Thank you, Wes Moore, for your service to this country but what a disgusting idea for a book.
https://www.salon.com/2010/05/09/wes_moore_interview/
Thank you, Wes Moore, for your service to this country but what a disgusting idea for a book. Wes Moore made money by writing a book about a Cop Killer. Where did the proceeds of this book go? Two men with similar backgrounds, the same name, one growing up in the BRONXs and the other in Baltimore had two different trajectories in their life. It either shows a dramatic difference between those two cities or how great America is! What a county we live in where two men that are so much the “same” can have two different outcomes of their lives.
You wrote an entire book trying to answer a question that Martin Luther King summed up in one phrase; “judge a man by the content of his character”. Not by the color of his skin, name or family structure.
In this interview Wes More admits that when kids “listen to music and look at movies, they can’t tell the difference between fact and fiction” but he wants to hold parents accountable if they don’t affirm their child’s gender, begin HRT or surgery.
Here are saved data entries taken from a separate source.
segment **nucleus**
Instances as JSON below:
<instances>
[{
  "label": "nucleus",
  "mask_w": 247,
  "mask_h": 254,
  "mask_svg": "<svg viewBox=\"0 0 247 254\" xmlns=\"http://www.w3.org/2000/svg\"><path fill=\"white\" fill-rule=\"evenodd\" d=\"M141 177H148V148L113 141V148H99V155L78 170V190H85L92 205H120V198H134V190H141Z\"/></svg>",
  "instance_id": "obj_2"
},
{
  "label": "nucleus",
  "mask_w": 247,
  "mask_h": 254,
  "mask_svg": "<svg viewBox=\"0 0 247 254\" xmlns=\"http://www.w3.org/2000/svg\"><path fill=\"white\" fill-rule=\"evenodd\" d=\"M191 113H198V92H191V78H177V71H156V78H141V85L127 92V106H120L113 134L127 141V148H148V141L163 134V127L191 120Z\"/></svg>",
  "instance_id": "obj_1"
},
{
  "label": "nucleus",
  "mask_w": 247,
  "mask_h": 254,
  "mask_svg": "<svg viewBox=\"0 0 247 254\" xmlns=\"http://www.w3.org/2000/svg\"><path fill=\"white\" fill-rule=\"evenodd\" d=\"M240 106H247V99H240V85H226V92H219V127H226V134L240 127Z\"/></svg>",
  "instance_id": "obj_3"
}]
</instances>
He believes not having a father in the house can be fixed with more money from the Government.
Direct Quotes:
a group of armed men had broken into a Baltimore jewelry store, and in the process of making their escape, shot and killed an off-duty police officer named Bruce Prothero. It wasn't just the violence of the act that shocked Moore, it was the name of one of the suspects: Wes Moore.
Both, as it turns out, grew up in single-parent households with working-class mothers, in neighborhoods rife with crime and drugs. But while one Wes Moore was saved from delinquency and falling grades by a transfer to a military school, the other Wes fathered several children, surrounded himself with addicts, and fell deeper and deeper into the drug trade before, eventually winding up behind bars.
We need to figure out a better way to address recidivism in this country and find a better way to help those people who have served their debt to society, because we can't continue to pay for this financially and morally -- having people with rap sheets as long as their arm because in many cases they don't know any other way.
My grandparents grew up at a time when, if they were driving through the country, they would make sure they eat whenever they could because you never know when the next place will come that will allow black people in. Are there still real systemic problems? Absolutely!
We need to have a stronger system of support in order for that to change. Seeing so many kids feeling so alone and looking for acceptance, if we're not willing to show these kids a larger sense of community, those guys in the gangs will. One of the great things about this book was creating ties with organizations across the country doing work with communities and kids that are largely forgotten about.
When a lot of kids listen to music and look at movies, they can't tell the difference between fact and fiction.